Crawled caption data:
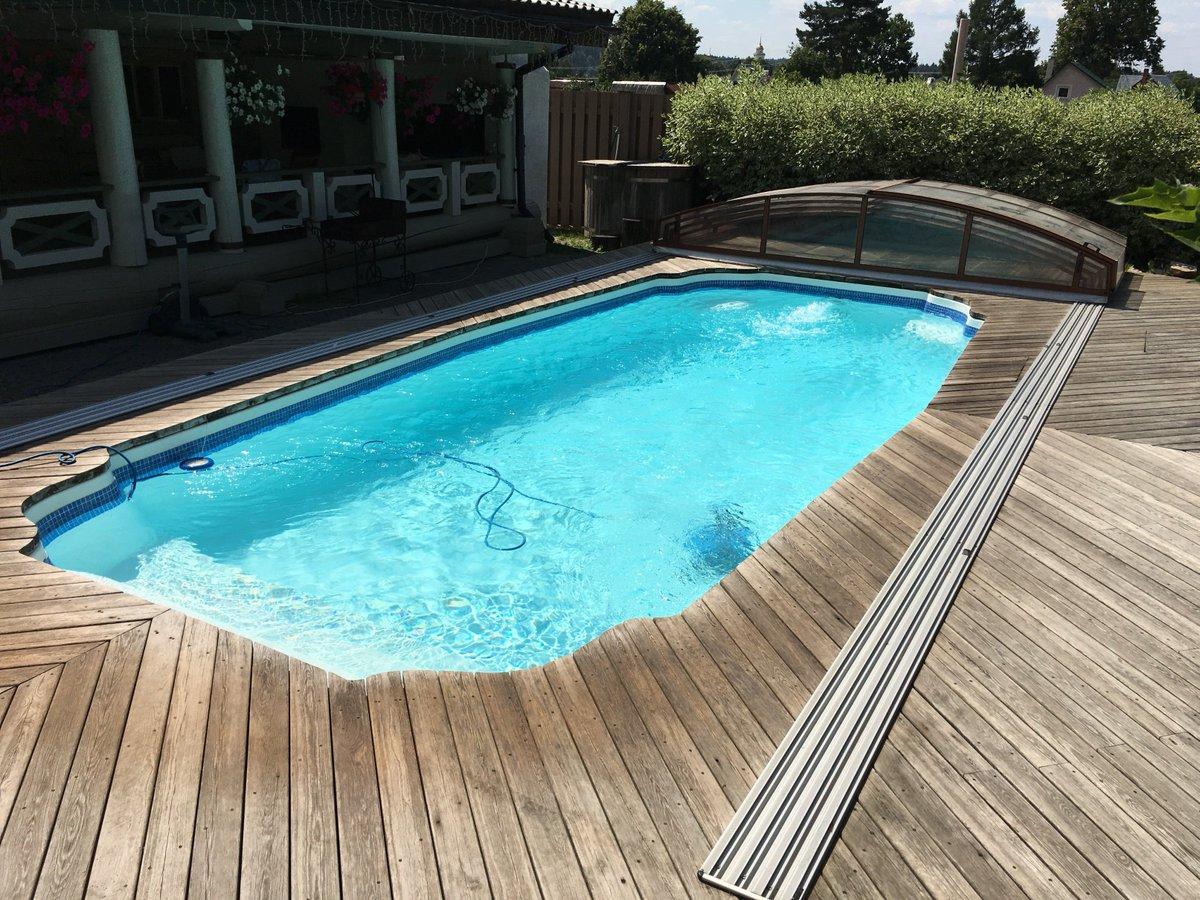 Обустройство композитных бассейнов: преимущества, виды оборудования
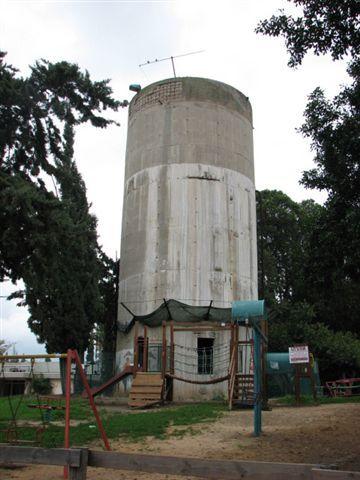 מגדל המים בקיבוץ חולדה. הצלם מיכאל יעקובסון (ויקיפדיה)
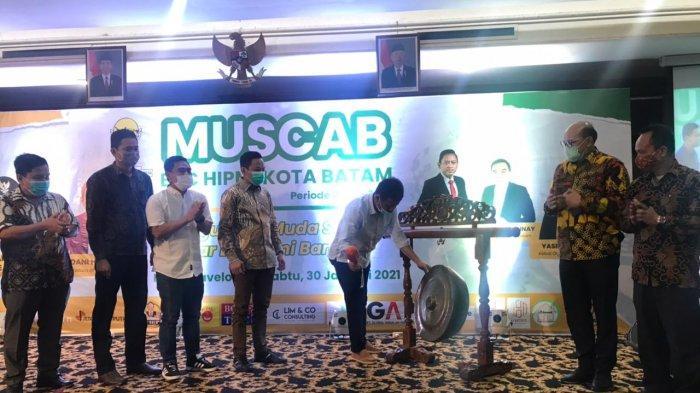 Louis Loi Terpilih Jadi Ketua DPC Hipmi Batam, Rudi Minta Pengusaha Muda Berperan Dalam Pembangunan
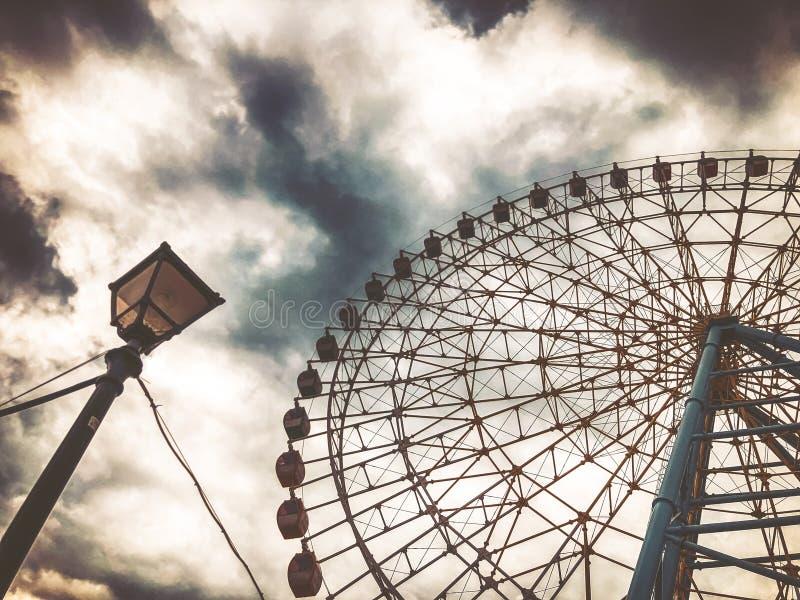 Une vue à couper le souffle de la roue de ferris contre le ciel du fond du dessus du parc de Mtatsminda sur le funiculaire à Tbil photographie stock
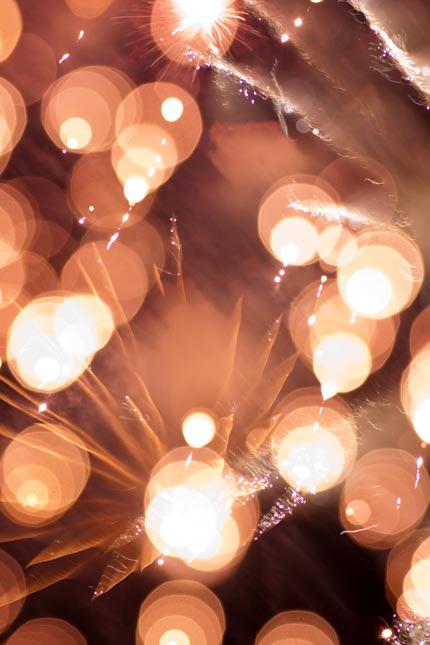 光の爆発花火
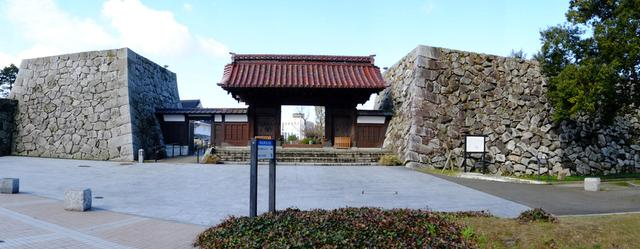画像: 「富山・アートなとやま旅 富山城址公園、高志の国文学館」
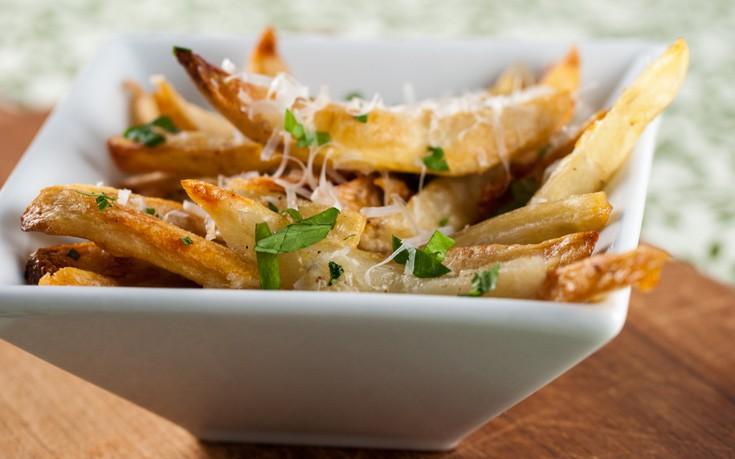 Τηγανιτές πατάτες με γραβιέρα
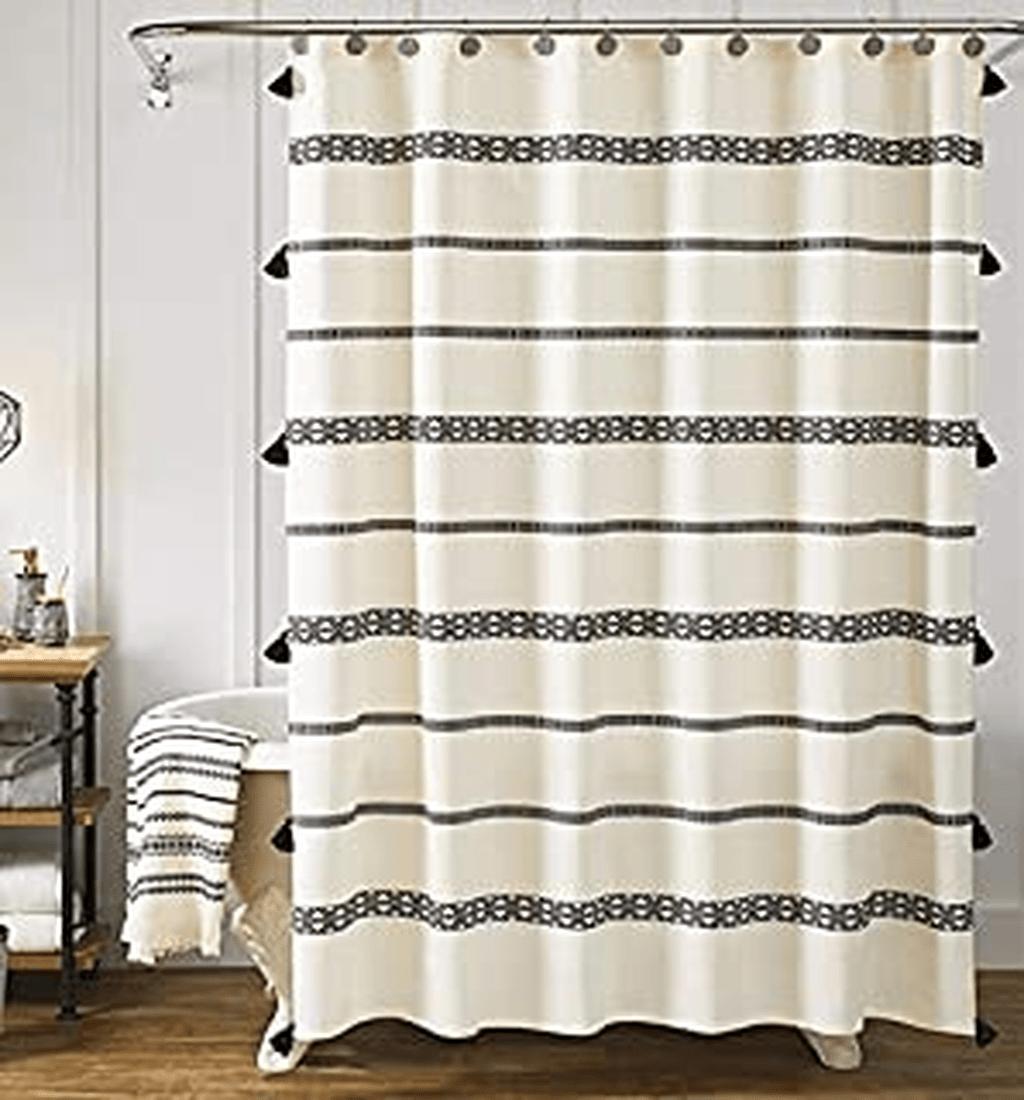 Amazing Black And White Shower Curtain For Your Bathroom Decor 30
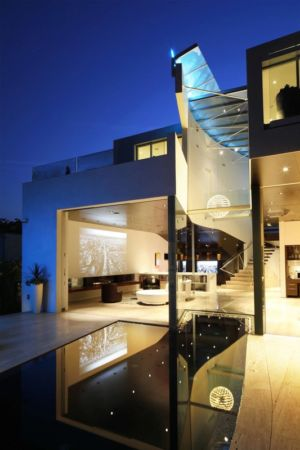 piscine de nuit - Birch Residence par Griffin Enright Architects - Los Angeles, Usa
---
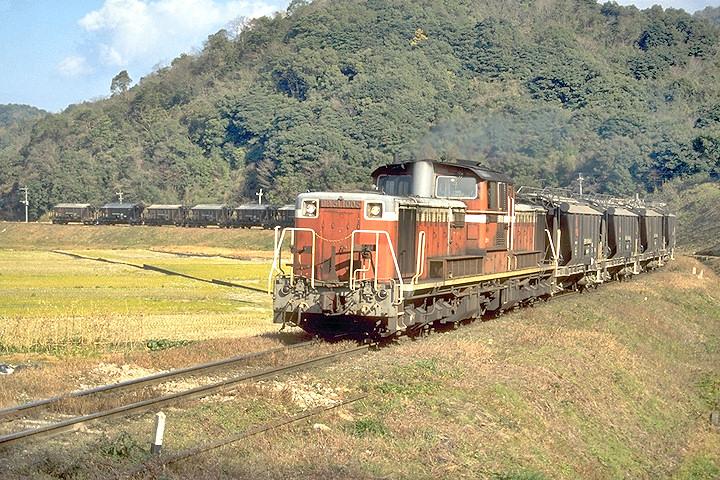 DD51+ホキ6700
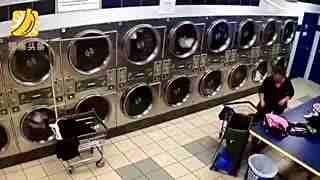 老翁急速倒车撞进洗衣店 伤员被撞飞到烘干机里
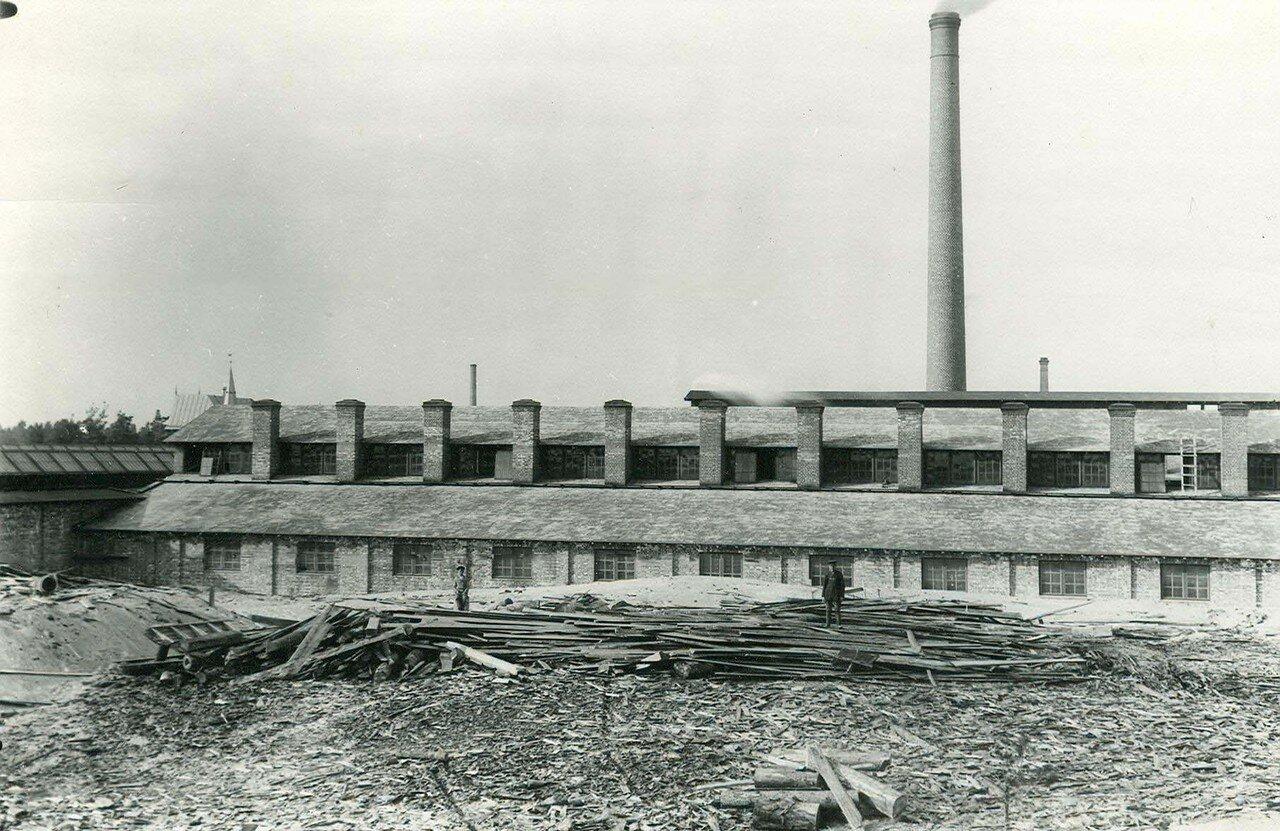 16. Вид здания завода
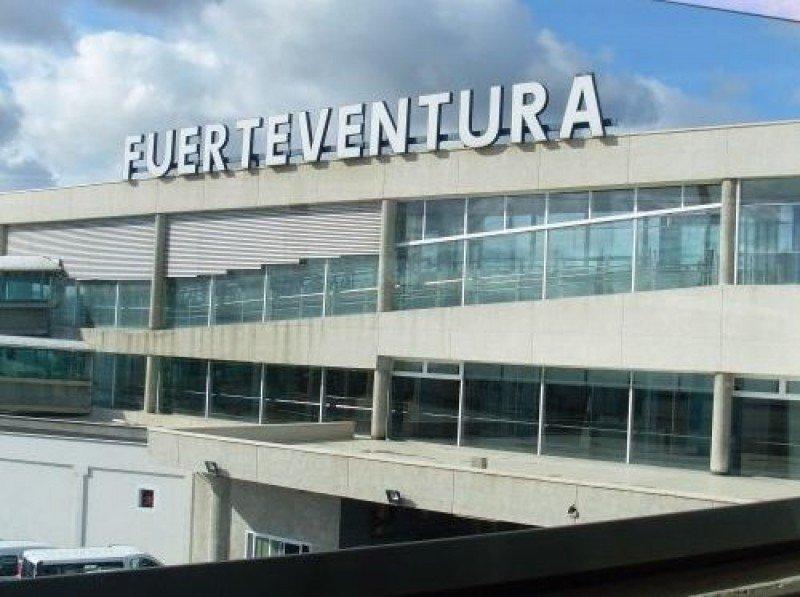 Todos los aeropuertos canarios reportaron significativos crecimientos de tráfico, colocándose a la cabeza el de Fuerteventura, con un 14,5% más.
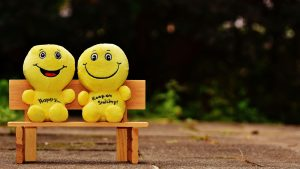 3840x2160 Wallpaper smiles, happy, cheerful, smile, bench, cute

:: Work to complete ::
Give back, exactly and without pictures, the stretch of the records above from the line containing "画像: 「富山・アートなとやま旅 富山城址公園、高志の国文学館」" through the line containing "piscine de nuit", with both end lines included.

:: Worked solution ::
画像: 「富山・アートなとやま旅 富山城址公園、高志の国文学館」
 Τηγανιτές πατάτες με γραβιέρα
 Amazing Black And White Shower Curtain For Your Bathroom Decor 30
 piscine de nuit - Birch Residence par Griffin Enright Architects - Los Angeles, Usa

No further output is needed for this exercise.